Yahoo! Drops Search Submit Program (SSP)

by Canonical SEO on October 16, 2009

Yahoo! drops Search Submit Program (SSP) at end of 2009.

Yes.  It is true… Yahoo! has announced plans to drop their Search Submit Program (SSP) offering at the end of the year.  For those who do not know what SSP is, it is the Yahoo! paid inclusion program which allows companies to pay Yahoo! to alter their organic search rankings. 

Instead of a normal SERP listing, a company can pay to have additional links in their organic listing (similar to sitelinks at Google).  The company can subscribe by paying a yearly fee (Search Submit Basic) or pay-per-click fees (Search Submit Pro) for this service. 

Below you can see an example of  an SSP listing for the search for carnival cruises.  Scroll down to find the www.carnivalcruises.com listing around position #3.  It should appear similar to the image below: 

Yahoo Search Submit Program SERP Listing

Note the title does not match that of their home page.  The snippet does not match the meta description of their home page.  Also note the 3 “Quick Links:” beneath the snippet and their corresponding URLs.  They get redirected through a Yahoo! URL so that they can track the number of clicks.

How does the SSP program work?

SSP works like this.  With the Search Submit Pro offering a participating company can specify for which keyword phrases they want the additional links to appear.  They can specify that when one of their URLs appears in the SERPs as a result for one of the specified keyword phrases that a custom title and snippet handcrafted by the participating company be shown in the SERPs.  The company can specify 3 additional links to other pages on their site (landing pages typically) that will appear beneath the snippet. The company picks the link text and the URLs to display for the 3 additional links. 

All of this data (keyword phrases, custom title, custom snippet, 3 additional URLs, link text from 3 additional URLs, etc.) used to be placed in a feed and uploaded directly to Yahoo!, however they have been outsourcing the setup to outrider.com lately.

SSP altered rankings to favor Yahoo! revenue generating SSP URLs

The sad part is that the SSP program drastically alters the organic search results.  In other words, if you participate in the paid inclusion program, your URLs receive priority in their organic rankings.  Did you hear that? Your URLs are ranked much higher for the keyword phrases that you are targeting with SSP than they would be if you were not participating.  Yes.  This is one case where you can literally buy your way to the top of the organic search results.

A company I work for has participated in SSP for many years (almost since its inception) and has ranked on page one (typically position #1) for many very competitive keyword phrases in their very competitive vertical.  A while back they let their SSP contract expire.  On the very day that the SSP contract expired, their URLs which had ranked #1 for years suddenly dropped to the mid-twenties, thirties, and forties. 

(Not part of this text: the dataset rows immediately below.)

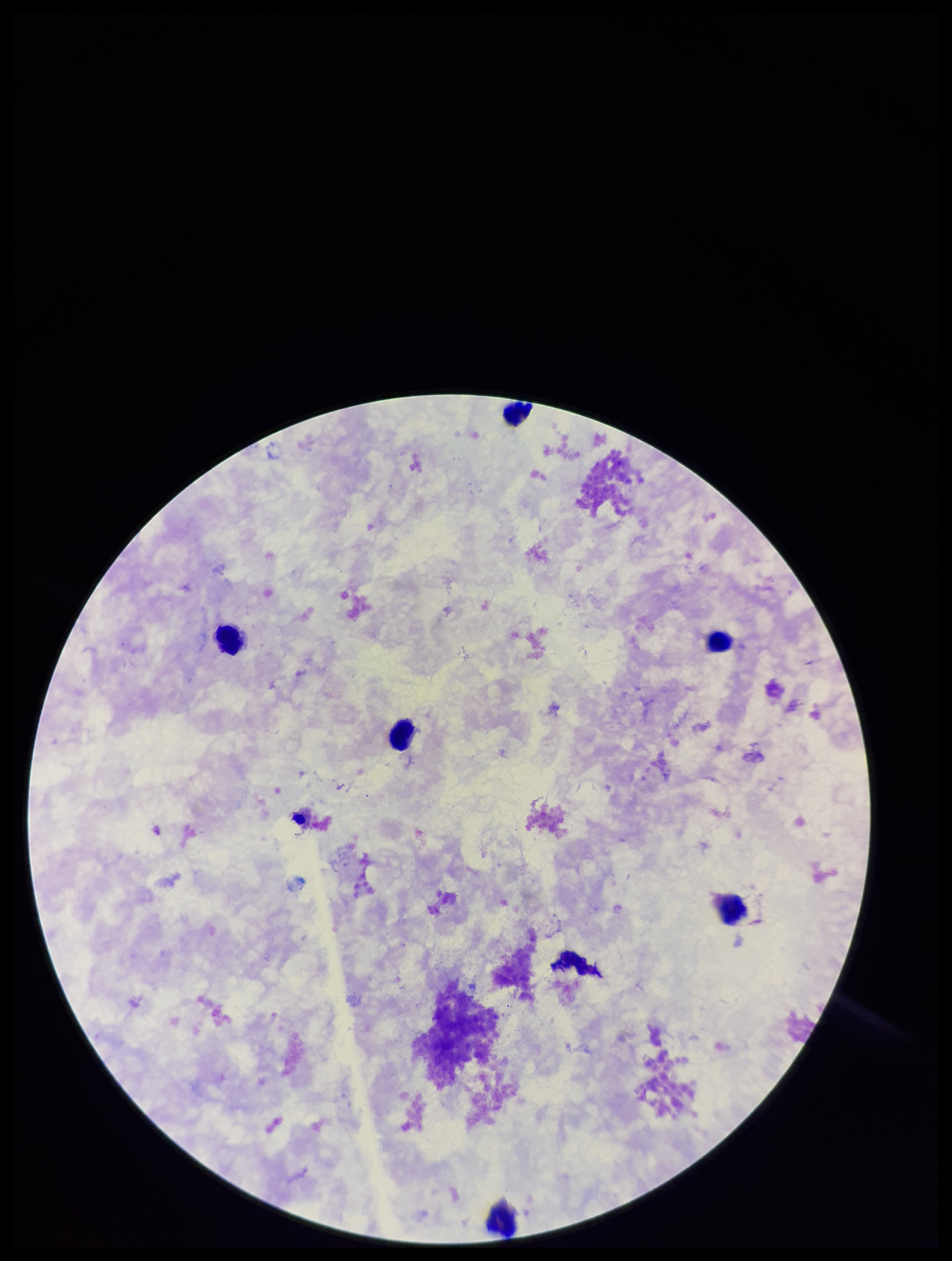

Summary:
  - Field of view: one from this slide
  - Leukocyte count: 6
  - Image size: 952×1261 pixels
  - Parasite count: 0
  - Plasmodium parasites: none identified
  - Preparation: thick blood smear
  - Patient malaria status: negative
  - Capture: smartphone photograph through the microscope eyepiece
  - Stain: Giemsa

At the time we were not sure if it was due to a coincidental change in Yahoo’s algorithm or if it was the fact that they were no longer participating in SSP.  So we let it ride for about 3-4 months to see if rankings would recover.  They didn’t.  Months later on the very day that they renewed their SSP contract, their rankings shot back up to #1.  

However, over the last couple of months I’ve noticed that SSP URLs are no longer getting quite the boost they were before.  Over the last few months overall rankings for SSP URLs seem to be slowly dropping.  Perhaps this was in preparation for the day that that SSP will not exist.

Bye-Bye SSP!

I recently asked some of the Yahoo! paid advertising sales staff and account managers how Yahoo! was going to handle SSP once they began using Bing to power their organic search results.  I figured that Microsoft would not be too keen on modifying their ranking algorithm to appease Yahoo! SSP subscribers.  They responded that they really didn’t know how they would handle it.  I guess we have their answer… They are not!